(COMPLETE THE FOLLOWING):
1. Please answer these questions about the mine accident report:
(a) What contributed to the severity of the accident?
(b) On what date was Citation No. 4419634 issued?
(c) What was discovered and replaced after the spillage was removed from the No. 3 conveyor tail pulley area?
2. Pick up the mine accident report after its last sentence and continue it.

(PASSAGE FOR REVIEW):
☆ ☆ ☆ ☆ ☆

This accident was caused by failure to ensure that persons were clear of the conveyor before it was started. Failure to indoctrinate new employees in the location and function of emergency stop controls contributed to the severity of the accident.


Citation No. 4419634
Issued on May 22, 1996, under the provisions of Section 104(a) of the Mine Act for violation of 30 CFR Part 56.14105:

A miner was fatally injured when the No. 3 conveyor on which he was positioned was started. The victim was carried along the belt into the head pulley assembly where he received fatal injuries at about 1550 hours on May 16, 1996. After an excessive spillage of material was removed from the No. 3 conveyor tail pulley area, defective fuses in the electrical system were discovered and replaced. Although the diesel-driven generator which provided power had been shut off, no steps were taken to prevent equipment motion or activation of the conveyor while two persons were still working to remove the spillage.

☆ ☆ ☆ ☆ ☆

(DATA SECTION):
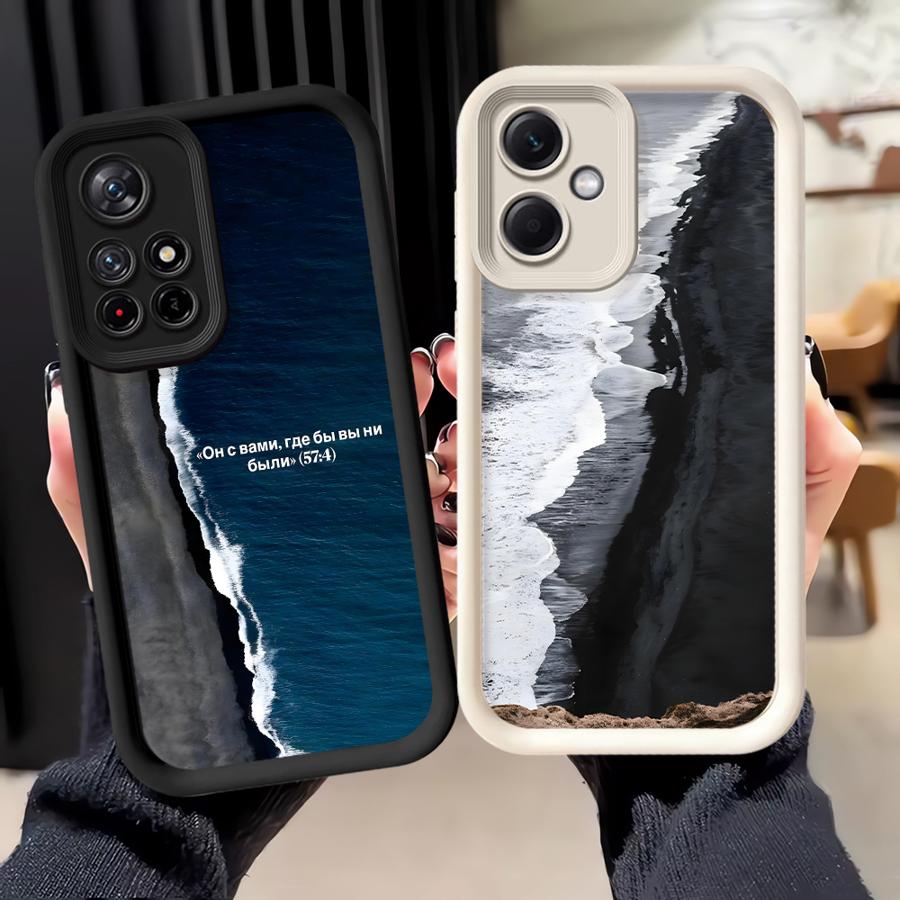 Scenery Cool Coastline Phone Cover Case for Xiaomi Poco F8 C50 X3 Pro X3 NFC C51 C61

☆ ☆ ☆ ☆ ☆

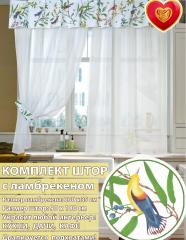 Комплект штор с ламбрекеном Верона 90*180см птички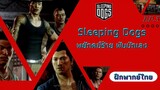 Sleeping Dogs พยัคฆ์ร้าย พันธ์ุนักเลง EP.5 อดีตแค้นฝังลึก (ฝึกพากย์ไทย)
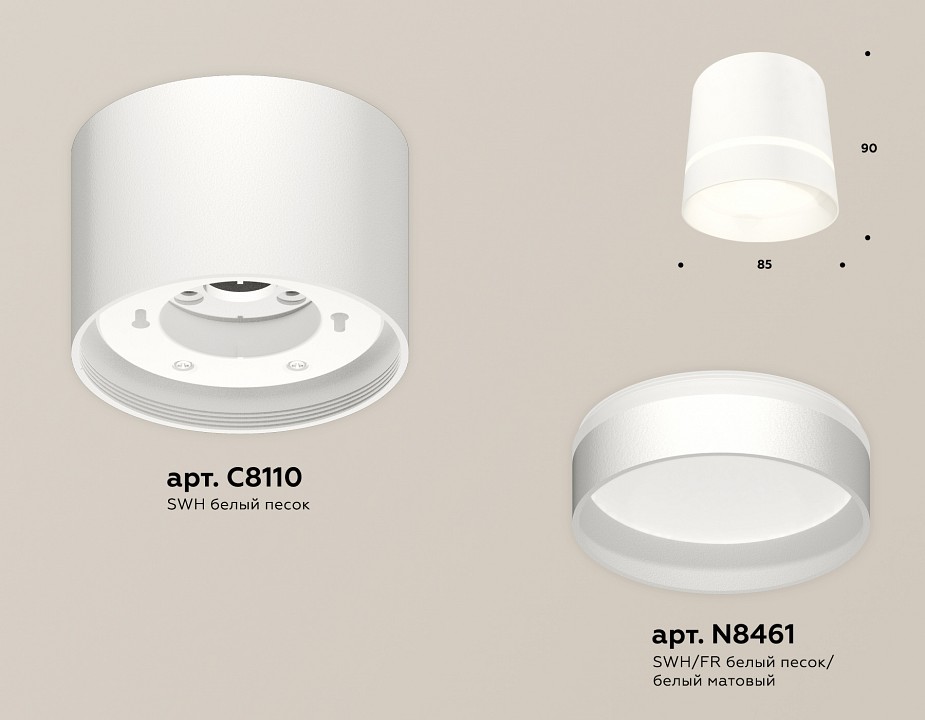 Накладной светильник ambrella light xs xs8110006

☆ ☆ ☆ ☆ ☆

(PER-TASK OUTPUTS):
1.
(a) The failure to indoctrinate new employees in the location and function of emergency stop controls.
(b) May 22, 1996.
(c) Defective fuses in the electrical system.

2.
Citation No. 4419635
Issued on May 22, 1996, under the provisions of Section 104(d)(1) of the Mine Act for violation of 30 CFR Part 56.14201b:

An employee was fatally injured on May 16, 1996 when he was crushed between the drive motor support braces and the belt on the No. 3 conveyor. Donald Sidles, foreman, stated he had observed two employees working near the tail pulley of the conveyor. Even though Sidles could not see these two employees from the start-up switch, he started the conveyor. Failure to provide an audible start-up alarm or to establish a visible signal to warn employees that the conveyor will be started show aggravated conduct. This violation is an unwarrantable failure.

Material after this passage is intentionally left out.